Les riverains font savoir que le retour de l’eau du drain obstrué vers les bâtisses a occasionné des inondations dans la nuit du dimanche 12 juillet 2015. Les maisons inondées situées non loin du marché de Makèpè-Missokè n’avaient jusqu’ici pas été menacées par la montée des eaux lors des averses, apprend-on. Toute chose qui ravive la colère des sinistrés qui s’interrogent sur les « vraies » raisons des démolitions des maisons à Makèpè-Missokè. Cette opération avait été décidée par les autorités publiques au lendemain des inondations qui ont fait d’énormes dégâts à Douala dans la nuit du vendredi au samedi 20 juin 2015. Le reporter a appris que 4225 maisons au total sont à détruire dans le département du Wouri. Les déguerpissements ont commencé, les aménagements des drains pas.

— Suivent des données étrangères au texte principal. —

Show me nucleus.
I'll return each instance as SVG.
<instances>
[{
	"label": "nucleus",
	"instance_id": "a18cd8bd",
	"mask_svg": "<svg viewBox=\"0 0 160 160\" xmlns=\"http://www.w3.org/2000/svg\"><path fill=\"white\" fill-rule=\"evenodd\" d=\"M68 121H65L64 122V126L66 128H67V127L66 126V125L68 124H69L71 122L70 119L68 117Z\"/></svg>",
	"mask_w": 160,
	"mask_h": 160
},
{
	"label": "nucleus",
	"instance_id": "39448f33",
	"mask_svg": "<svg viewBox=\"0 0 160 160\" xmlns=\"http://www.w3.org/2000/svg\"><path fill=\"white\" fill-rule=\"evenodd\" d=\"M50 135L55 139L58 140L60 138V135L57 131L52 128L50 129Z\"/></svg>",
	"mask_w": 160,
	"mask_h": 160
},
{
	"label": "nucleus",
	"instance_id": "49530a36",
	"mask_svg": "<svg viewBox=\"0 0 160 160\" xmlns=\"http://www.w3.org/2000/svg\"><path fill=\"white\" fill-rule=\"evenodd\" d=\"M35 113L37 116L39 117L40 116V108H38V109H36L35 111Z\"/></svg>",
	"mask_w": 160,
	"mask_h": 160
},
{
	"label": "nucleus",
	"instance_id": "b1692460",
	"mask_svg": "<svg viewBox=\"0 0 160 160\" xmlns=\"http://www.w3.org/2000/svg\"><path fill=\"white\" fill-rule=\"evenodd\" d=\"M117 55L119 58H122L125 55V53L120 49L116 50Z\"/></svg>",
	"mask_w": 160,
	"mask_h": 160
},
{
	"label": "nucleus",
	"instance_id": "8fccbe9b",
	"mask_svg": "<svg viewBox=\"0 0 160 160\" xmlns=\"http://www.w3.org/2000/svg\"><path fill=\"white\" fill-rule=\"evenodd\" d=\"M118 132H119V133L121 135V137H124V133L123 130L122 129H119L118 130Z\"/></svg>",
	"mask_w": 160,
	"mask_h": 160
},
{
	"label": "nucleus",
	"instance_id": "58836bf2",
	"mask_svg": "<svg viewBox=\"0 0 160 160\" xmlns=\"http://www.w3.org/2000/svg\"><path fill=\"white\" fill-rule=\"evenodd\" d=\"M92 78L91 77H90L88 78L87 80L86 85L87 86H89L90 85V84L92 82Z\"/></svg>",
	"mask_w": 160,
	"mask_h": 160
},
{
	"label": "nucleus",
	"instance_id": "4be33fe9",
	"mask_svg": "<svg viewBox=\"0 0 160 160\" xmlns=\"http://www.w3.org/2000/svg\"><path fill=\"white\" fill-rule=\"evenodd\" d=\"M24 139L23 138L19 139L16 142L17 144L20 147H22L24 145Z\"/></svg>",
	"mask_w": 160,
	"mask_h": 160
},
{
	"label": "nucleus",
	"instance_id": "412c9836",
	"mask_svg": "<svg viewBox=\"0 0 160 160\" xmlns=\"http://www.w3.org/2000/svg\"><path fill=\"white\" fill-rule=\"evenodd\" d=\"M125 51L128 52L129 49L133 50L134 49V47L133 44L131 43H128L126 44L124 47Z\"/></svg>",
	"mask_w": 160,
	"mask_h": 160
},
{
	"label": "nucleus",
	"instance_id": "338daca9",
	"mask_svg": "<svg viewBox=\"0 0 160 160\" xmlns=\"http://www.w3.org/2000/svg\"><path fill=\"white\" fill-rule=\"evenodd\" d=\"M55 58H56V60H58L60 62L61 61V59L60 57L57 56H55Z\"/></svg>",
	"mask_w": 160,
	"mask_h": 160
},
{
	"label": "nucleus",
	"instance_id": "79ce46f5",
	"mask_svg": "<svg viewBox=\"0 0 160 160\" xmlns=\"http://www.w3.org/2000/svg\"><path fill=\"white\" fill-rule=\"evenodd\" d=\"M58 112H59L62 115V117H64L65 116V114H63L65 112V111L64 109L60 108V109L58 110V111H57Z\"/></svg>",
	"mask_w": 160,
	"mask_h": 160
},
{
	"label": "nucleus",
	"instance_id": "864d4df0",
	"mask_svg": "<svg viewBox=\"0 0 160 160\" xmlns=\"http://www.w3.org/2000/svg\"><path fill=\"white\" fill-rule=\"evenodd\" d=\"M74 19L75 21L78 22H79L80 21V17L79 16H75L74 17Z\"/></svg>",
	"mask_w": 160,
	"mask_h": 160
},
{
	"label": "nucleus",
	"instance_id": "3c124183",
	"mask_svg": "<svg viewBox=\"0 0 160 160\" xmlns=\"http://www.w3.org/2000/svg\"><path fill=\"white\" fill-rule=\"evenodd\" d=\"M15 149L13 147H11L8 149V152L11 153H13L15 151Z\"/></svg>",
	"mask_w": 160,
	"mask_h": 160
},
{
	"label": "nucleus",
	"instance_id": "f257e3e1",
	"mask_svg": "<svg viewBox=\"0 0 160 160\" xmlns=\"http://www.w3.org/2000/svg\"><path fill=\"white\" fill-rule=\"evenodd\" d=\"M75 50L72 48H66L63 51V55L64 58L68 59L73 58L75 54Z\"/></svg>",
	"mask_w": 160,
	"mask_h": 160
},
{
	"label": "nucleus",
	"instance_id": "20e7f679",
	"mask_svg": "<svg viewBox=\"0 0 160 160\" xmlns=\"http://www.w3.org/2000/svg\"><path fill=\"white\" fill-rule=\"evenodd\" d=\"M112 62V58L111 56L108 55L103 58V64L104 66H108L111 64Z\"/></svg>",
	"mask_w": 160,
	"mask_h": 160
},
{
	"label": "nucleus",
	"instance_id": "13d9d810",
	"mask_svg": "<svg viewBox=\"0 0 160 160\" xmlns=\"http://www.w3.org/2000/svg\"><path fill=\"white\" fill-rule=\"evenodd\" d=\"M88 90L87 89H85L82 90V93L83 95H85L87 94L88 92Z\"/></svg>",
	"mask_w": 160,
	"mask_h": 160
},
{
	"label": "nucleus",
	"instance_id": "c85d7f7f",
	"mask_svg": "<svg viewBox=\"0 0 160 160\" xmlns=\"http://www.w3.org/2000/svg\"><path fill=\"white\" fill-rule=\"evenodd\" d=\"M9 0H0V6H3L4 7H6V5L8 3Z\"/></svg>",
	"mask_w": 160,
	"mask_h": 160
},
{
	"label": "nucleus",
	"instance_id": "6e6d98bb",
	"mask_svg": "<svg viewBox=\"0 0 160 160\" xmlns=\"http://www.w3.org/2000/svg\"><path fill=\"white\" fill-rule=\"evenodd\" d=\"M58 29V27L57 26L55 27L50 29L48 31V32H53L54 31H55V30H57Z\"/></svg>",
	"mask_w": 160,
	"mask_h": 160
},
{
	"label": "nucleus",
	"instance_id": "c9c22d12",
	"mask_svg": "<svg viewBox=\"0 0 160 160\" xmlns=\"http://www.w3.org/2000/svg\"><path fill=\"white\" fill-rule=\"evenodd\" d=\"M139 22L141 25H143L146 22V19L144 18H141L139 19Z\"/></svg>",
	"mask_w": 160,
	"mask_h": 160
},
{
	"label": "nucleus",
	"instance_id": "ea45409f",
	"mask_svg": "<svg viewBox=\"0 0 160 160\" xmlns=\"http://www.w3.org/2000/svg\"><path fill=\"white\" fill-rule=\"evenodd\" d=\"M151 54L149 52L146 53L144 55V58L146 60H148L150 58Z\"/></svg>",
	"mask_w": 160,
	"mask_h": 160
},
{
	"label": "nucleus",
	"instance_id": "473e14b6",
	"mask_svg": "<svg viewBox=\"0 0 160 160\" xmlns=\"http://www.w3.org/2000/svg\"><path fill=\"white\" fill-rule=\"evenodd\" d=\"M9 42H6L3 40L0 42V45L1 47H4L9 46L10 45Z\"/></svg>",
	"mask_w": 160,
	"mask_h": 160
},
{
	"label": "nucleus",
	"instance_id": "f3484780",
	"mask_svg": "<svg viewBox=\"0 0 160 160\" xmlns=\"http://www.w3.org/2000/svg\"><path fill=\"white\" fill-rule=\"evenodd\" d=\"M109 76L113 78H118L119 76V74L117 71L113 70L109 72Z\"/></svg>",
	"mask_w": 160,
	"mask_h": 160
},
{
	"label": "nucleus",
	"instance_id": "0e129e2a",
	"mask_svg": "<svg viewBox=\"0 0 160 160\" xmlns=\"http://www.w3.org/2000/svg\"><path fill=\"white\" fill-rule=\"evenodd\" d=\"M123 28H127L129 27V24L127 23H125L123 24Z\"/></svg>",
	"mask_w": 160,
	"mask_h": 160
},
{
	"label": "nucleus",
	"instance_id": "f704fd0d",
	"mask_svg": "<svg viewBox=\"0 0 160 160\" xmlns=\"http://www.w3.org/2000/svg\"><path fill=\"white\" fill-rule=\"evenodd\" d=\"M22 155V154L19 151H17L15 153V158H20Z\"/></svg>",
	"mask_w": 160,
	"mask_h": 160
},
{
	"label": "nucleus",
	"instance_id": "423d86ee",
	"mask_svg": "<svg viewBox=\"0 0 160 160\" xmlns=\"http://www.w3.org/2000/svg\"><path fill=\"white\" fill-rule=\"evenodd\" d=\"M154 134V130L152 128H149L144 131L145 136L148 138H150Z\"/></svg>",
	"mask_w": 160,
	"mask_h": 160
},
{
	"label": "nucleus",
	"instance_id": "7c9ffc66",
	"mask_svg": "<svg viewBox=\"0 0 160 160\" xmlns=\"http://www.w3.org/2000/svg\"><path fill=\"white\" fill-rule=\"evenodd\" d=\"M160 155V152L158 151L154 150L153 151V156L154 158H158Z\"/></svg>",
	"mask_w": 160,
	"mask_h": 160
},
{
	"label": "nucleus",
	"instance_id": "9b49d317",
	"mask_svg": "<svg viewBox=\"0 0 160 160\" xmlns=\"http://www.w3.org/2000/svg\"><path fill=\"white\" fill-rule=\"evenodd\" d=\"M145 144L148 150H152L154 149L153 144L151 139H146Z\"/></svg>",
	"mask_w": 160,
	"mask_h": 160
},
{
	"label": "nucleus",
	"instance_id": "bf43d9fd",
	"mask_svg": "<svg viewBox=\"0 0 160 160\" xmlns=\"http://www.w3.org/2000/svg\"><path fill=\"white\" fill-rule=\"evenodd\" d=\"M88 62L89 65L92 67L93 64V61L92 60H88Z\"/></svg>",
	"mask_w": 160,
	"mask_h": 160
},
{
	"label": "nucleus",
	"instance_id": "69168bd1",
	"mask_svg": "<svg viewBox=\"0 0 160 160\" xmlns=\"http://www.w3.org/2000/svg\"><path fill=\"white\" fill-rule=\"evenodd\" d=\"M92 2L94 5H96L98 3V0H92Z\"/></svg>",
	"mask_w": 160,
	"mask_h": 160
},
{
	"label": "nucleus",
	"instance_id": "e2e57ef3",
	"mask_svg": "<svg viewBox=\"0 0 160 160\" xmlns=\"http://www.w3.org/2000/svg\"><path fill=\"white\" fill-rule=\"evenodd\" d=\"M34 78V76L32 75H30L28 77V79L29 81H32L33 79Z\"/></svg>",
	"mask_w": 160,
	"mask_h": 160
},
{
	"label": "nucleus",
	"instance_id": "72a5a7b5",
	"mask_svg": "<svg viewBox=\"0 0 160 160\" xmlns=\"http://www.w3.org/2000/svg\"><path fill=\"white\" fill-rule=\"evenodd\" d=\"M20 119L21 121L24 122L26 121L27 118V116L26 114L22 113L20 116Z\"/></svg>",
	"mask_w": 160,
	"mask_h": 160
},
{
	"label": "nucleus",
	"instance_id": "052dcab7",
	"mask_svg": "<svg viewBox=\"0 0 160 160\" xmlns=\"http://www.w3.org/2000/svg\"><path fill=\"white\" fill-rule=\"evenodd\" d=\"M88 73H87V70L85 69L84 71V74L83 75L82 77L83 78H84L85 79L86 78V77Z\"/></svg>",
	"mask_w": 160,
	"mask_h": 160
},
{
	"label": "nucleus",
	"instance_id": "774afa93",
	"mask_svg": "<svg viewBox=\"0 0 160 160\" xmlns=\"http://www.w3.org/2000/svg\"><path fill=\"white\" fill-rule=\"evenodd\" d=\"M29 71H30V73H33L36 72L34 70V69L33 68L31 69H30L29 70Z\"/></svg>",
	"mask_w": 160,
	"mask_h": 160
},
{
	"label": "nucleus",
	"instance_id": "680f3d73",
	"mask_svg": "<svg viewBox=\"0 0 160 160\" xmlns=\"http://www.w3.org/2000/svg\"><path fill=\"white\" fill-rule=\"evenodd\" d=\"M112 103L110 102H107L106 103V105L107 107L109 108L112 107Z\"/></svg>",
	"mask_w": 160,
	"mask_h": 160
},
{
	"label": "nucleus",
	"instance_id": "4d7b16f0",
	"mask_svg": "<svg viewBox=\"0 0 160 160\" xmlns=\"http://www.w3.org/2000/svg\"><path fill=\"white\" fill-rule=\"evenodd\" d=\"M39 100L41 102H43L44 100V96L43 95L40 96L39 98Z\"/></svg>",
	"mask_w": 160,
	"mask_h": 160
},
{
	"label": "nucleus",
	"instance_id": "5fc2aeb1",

Les acteurs de la société civile au Cameroun déplorent cette opération de déguerpissement dans la ville de Douala. Ils dénoncent le non respect des Droits humains et l’absence d’indemnisation des sinistrés. « Après ces casses, rien ne va évoluer. Ils vont prendre tout le temps qu’ils veulent comme d’habitude», s’offusque Jean Bertin Kémayou, point focal de l’Ong Dynamique citoyenne/coordination du Littoral. Il pense que le problème de Makèpè-Missokè, c’est que le drain n’a pas été curé depuis huit ans. Ce qui a occasionné la création d’un terre-plein qui a obstrué les 4/5e du drain. «C’est du saupoudrage. Les casses, c’était une précipitation pour ne pas indemniser les habitants. Pourtant, la Cud a reçu 109 milliards F. Cfa de l’Agence française de développement pour ces travaux », croit savoir Jean Bertin Kémayou.